▶ [DATA]
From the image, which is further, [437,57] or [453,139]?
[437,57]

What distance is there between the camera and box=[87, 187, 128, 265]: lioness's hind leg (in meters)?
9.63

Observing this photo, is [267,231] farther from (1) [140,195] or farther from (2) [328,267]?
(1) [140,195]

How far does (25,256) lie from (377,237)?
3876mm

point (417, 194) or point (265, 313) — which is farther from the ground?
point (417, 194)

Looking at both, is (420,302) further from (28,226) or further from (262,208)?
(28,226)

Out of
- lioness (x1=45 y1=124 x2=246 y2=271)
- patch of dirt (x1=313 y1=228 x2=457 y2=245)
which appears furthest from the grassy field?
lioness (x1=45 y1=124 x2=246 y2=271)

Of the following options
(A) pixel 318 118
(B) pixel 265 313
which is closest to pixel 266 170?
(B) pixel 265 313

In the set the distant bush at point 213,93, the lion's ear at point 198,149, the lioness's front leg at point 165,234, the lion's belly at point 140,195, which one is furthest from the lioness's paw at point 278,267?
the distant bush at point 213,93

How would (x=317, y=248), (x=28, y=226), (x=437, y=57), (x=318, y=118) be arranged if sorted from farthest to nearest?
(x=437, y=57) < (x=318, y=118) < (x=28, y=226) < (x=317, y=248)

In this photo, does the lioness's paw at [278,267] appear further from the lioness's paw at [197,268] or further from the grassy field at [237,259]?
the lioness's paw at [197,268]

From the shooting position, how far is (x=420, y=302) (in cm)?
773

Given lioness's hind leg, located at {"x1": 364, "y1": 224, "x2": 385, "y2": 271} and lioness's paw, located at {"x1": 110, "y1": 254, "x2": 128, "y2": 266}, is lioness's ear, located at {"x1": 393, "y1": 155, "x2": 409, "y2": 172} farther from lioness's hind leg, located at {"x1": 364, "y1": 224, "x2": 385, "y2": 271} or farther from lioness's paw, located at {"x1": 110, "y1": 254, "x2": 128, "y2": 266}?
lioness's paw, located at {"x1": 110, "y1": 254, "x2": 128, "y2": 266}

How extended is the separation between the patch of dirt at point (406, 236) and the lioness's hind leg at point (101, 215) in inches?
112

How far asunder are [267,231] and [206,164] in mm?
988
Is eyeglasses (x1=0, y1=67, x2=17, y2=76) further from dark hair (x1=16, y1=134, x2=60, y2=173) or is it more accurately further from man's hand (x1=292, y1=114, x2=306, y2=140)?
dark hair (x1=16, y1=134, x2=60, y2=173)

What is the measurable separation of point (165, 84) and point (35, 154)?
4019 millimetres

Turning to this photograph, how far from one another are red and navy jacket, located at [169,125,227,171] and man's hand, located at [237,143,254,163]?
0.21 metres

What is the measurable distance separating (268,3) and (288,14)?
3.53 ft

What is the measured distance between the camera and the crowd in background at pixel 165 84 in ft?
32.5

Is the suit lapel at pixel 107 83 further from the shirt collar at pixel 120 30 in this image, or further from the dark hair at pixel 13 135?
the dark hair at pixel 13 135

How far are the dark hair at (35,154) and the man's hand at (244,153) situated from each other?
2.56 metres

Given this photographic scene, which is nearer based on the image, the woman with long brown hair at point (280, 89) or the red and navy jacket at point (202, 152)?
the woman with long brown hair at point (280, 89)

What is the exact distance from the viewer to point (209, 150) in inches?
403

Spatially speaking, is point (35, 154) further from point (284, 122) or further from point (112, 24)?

▶ [PROBLEM TO WORK ON]
Extract each line of the listing above, copying it word for word.

▶ [SOLUTION]
From the image, which is further, [437,57] or [453,139]?
[437,57]

What distance is there between the camera and box=[87, 187, 128, 265]: lioness's hind leg (in meters)?
9.63

Observing this photo, is [267,231] farther from (1) [140,195] or farther from (2) [328,267]?
(1) [140,195]

How far does (25,256) lie from (377,237)?
3876mm

point (417, 194) or point (265, 313) — which is farther from the ground?
point (417, 194)

Looking at both, is (420,302) further from (28,226) or further from (262,208)?
(28,226)

Out of
- lioness (x1=45 y1=124 x2=246 y2=271)
- patch of dirt (x1=313 y1=228 x2=457 y2=245)
which appears furthest from the grassy field?
lioness (x1=45 y1=124 x2=246 y2=271)

Of the following options
(A) pixel 318 118
(B) pixel 265 313
which is closest to pixel 266 170?
(B) pixel 265 313

In the set the distant bush at point 213,93, the lion's ear at point 198,149, the lioness's front leg at point 165,234, the lion's belly at point 140,195, which one is furthest from the lioness's paw at point 278,267?
the distant bush at point 213,93

How would (x=317, y=248), (x=28, y=226), (x=437, y=57), (x=318, y=118) be arranged if sorted from farthest to nearest?
(x=437, y=57) < (x=318, y=118) < (x=28, y=226) < (x=317, y=248)

In this photo, does the lioness's paw at [278,267] appear further from the lioness's paw at [197,268] or further from the grassy field at [237,259]?
the lioness's paw at [197,268]

From the shooting position, how far is (x=420, y=302) (in cm)?
773

Given lioness's hind leg, located at {"x1": 364, "y1": 224, "x2": 385, "y2": 271} and lioness's paw, located at {"x1": 110, "y1": 254, "x2": 128, "y2": 266}, is lioness's ear, located at {"x1": 393, "y1": 155, "x2": 409, "y2": 172} farther from lioness's hind leg, located at {"x1": 364, "y1": 224, "x2": 385, "y2": 271} or farther from lioness's paw, located at {"x1": 110, "y1": 254, "x2": 128, "y2": 266}?
lioness's paw, located at {"x1": 110, "y1": 254, "x2": 128, "y2": 266}

How extended is the separation between the patch of dirt at point (406, 236) and the lioness's hind leg at point (101, 215) in inches?
112

How far asunder are [267,231] and [206,164] in mm?
988
Is eyeglasses (x1=0, y1=67, x2=17, y2=76) further from dark hair (x1=16, y1=134, x2=60, y2=173) or is it more accurately further from man's hand (x1=292, y1=114, x2=306, y2=140)?
dark hair (x1=16, y1=134, x2=60, y2=173)

What is the measurable separation of point (165, 84) and point (35, 154)?
4019 millimetres

Turning to this photograph, how far from one another are red and navy jacket, located at [169,125,227,171] and man's hand, located at [237,143,254,163]?
0.21 metres

What is the measurable distance separating (268,3) and (288,14)?
3.53 ft

What is the measured distance between the camera and the crowd in background at pixel 165 84 in ft?
32.5

Is the suit lapel at pixel 107 83 further from the shirt collar at pixel 120 30 in this image, or further from the dark hair at pixel 13 135?
the dark hair at pixel 13 135

How far are the dark hair at (35,154) and the man's hand at (244,153) situated from each other?
2.56 metres

Given this photographic scene, which is nearer based on the image, the woman with long brown hair at point (280, 89) or the red and navy jacket at point (202, 152)?
the woman with long brown hair at point (280, 89)

What is the exact distance from the viewer to point (209, 150) in inches?
403

Spatially speaking, is point (35, 154) further from point (284, 122) or further from point (112, 24)?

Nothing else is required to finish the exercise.